** Opening Records for the exercise block **

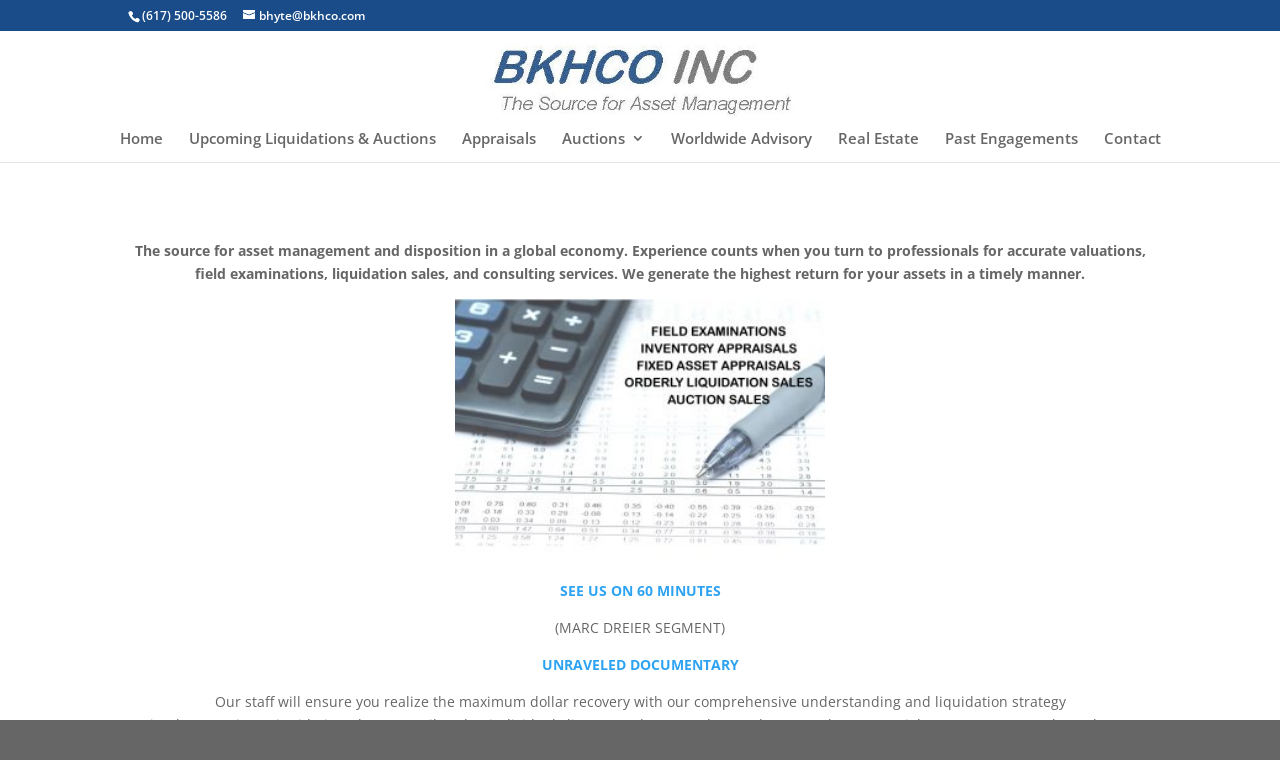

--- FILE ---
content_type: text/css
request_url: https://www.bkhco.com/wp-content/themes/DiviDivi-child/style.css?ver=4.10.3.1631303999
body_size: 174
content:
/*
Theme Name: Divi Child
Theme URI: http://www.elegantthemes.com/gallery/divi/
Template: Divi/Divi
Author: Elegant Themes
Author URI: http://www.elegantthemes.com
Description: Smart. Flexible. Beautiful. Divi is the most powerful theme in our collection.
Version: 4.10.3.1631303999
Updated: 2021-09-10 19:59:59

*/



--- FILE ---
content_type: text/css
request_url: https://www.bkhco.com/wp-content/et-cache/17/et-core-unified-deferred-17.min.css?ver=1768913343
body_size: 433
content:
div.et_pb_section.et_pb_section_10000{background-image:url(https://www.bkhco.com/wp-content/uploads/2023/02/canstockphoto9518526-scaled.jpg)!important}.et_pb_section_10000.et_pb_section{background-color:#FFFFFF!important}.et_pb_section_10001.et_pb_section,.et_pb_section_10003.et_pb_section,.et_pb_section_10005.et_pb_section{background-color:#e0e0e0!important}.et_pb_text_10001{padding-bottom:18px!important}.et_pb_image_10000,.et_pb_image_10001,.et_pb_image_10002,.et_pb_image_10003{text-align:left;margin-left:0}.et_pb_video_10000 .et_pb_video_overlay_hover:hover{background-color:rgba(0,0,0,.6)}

** Closing Records for the exercise block **
** Opening Records for the exercise block **

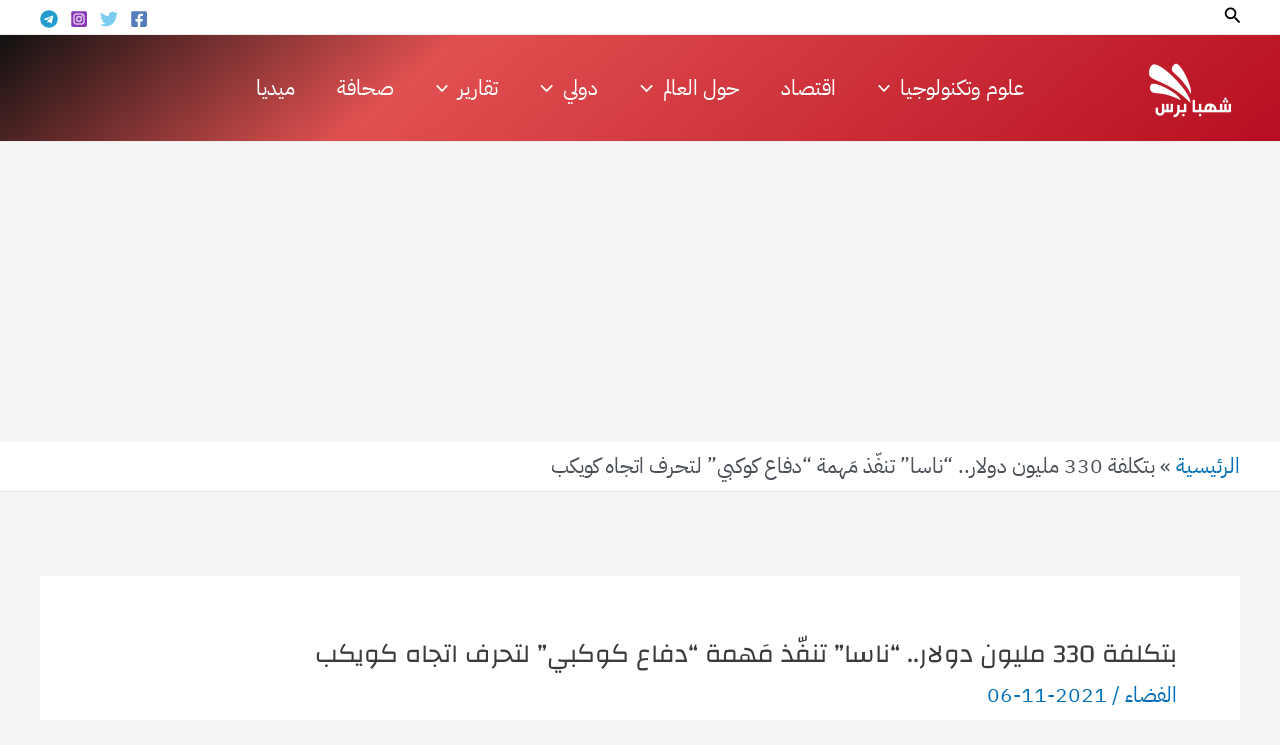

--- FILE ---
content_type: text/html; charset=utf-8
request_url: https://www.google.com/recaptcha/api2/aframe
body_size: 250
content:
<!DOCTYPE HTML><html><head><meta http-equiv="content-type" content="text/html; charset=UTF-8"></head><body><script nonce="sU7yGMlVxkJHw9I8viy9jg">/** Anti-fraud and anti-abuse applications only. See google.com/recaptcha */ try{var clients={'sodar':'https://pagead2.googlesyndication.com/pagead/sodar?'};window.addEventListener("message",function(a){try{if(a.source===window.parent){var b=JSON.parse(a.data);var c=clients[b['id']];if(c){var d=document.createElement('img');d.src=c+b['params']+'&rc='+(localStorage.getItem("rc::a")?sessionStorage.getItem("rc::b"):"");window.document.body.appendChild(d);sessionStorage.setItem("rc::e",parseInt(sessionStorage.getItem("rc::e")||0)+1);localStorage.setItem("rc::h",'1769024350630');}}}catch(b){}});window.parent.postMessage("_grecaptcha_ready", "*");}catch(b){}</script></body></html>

** Closing Records for the exercise block **
** Opening Records for the exercise block **

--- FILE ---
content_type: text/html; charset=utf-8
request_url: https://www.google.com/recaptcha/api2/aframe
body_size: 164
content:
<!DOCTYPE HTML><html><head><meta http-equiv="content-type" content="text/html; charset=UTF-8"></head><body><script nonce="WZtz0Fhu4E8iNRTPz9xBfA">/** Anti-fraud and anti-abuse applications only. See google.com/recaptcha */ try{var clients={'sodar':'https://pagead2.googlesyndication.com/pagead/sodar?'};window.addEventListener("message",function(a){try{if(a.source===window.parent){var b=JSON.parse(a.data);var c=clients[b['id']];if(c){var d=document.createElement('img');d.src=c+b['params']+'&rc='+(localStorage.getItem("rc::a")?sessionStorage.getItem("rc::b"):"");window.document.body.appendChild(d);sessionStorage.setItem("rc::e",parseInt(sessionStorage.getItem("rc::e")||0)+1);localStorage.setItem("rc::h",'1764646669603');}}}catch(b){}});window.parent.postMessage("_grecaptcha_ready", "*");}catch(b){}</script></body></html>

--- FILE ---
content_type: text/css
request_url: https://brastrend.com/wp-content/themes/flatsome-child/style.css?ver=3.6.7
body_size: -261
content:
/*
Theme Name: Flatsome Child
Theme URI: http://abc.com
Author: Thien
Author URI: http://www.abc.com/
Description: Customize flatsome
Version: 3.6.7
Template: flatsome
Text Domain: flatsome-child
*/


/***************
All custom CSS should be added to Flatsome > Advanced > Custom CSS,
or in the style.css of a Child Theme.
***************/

** Closing Records for the exercise block **

Exercise directions:
Copy all lines from the material that contain "Version".

Completed task:
Version: 4.10.3.1631303999
Version: 3.6.7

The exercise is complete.